:: Text shown ::
______
BEING A HAPPY TEENAGER
Andrew Matthews
Who Am I?
Discovering yourself is not an easy task to do. Most people can’t even find meaning in their lives until very late in life. Whether or not you have discovered your true purpose in the world, the crucial aspect is to like yourself. Liking yourself makes you likable to other people as well. People who dislike themselves have a poor self-image, and they become unlikable. There are two tactics they often use when socializing with other people. First, they try to criticize other people as much as possible. This strategy allows them to be better than others. The next time you hear someone criticize you, remember that you are not the problem. The second tactic is criticizing themselves. Feeling inferior, these types of people tend to point out their mistakes in hopes of getting a compliment. This strategy uses reverse psychology to make other people comfort them and give them good words. Liking yourself involves forgiving yourself. As humans, we are all prone to making mistakes. Feeling guilty about something tells you that you’ve already suffered its consequences.
Allow yourself to be free from guilt and forgive yourself. It will open a new perspective and allow you to be kinder to yourself and other people. Embrace your imperfection. The goal is to improve yourself daily. You can't be good at everything. Although some people are extremely talented and gifted, they are the exceptions. In reality, most people excel in only one or two things. There are even some cases where you don't excel in one, and that's okay. The world is full of beautiful and talented people. However, not every beautiful and talented individual is likable and kind. What you need is a good character. Humility, honesty, bravery, kindness, and generosity are the qualities you need to be likable. These qualities are also what make up a good character. You are not born with these qualities. You develop them. A good character will earn the respect of more people than you ever will with talent and beauty alone. Feeling good about yourself is crucial, even in the hardest times. If you feel good about yourself, you naturally give off a positive energy that attracts positivity from other people as well.
There are seven ways you can feel good about yourself. First, you need to accept yourself. As mentioned earlier, people make mistakes. Be kinder to yourself and avoid criticizing every mistake you make. Second, be more open to receiving compliments. Don’t hide behind a shy smile. Accept the compliment with open arms and believe it too. Third, compliment other people as well. Making other people feel good will make you feel good too. Don’t think twice about giving a compliment on other people’s good traits. The fourth method is to identify the difference between you and your actions. If you’ve done a bad thing, don’t automatically classify yourself as a bad person. Fifth, surround yourself with more positive people. The people around you have the power to make you feel better or worse. By spending time with positive people, chances are that you’ll pick up their positive energy. The sixth method is to visualize yourself. Think about who you want to be in the future. Your thoughts are more powerful than you think.
______
:: Exercises ::
1/ List the qualities that the text on being a happy teenager says you need in order to be likable.
2/ Continue the text on being a happy teenager, picking up after its final sentence.

:: The data ::
______
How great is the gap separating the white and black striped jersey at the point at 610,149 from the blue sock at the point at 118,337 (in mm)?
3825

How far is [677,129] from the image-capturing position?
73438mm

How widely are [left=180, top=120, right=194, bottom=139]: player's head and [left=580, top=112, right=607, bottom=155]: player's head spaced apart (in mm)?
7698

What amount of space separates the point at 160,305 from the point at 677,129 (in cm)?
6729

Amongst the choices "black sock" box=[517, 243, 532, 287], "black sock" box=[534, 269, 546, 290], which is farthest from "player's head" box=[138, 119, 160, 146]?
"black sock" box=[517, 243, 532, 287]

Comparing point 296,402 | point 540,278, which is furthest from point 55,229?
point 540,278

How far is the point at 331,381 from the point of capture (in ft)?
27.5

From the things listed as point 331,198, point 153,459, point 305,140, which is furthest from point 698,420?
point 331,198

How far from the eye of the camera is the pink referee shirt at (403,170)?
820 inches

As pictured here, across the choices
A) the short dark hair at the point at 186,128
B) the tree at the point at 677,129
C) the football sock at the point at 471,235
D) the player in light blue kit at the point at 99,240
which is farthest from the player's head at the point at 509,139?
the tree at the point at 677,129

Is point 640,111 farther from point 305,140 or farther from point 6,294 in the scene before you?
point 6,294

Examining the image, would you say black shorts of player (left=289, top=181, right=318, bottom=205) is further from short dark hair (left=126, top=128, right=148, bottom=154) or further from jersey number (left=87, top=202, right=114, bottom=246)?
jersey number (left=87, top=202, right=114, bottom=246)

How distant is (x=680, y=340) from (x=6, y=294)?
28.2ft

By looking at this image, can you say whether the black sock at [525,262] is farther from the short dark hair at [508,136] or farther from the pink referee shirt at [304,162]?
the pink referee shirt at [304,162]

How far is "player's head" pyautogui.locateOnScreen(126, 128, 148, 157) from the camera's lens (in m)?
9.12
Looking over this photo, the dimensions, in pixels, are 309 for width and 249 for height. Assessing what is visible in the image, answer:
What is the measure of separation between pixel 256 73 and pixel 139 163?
______
:: Answers for the exercise ::
1/ Humility, honesty, bravery, kindness, generosity

2/
Lastly, improve yourself every day. Your mind also needs good ideas to improve. Reading self-help books or doing activities to help you gain more knowledge can be a good exercise for the mind. Change is possible for everyone who wants it. Even if you think you will never make it, you will. Push yourself outside your comfort zone and explore the unknown. Give yourself a second chance to conquer the things you failed to do on the first try and see which aspects you can improve on. Karl is a perfect example. When he was younger, Karl used to be a skinny boy who could barely lift a gallon of water. He was always teased at school for being as skinny as a skeleton. Karl’s body was one of his biggest insecurities. He used to think that he would never change.
There was no way for him to change his body. It was the way he was born! But Karl learned about weightlifting, and he became very interested. He saw it as a chance to get the body he wanted without having surgery or going through unethical means. Karl went to the gym six times a week and ate a strict diet. Two years later, Karl was fifty kilos heavier. He was finally able to get the dream body he wanted. Imagine if Karl had settled with thinking that he could never be good enough. He would have still been miserable with his life. By trying new ways, Karl could finally feel good about himself and be more confident in his skin.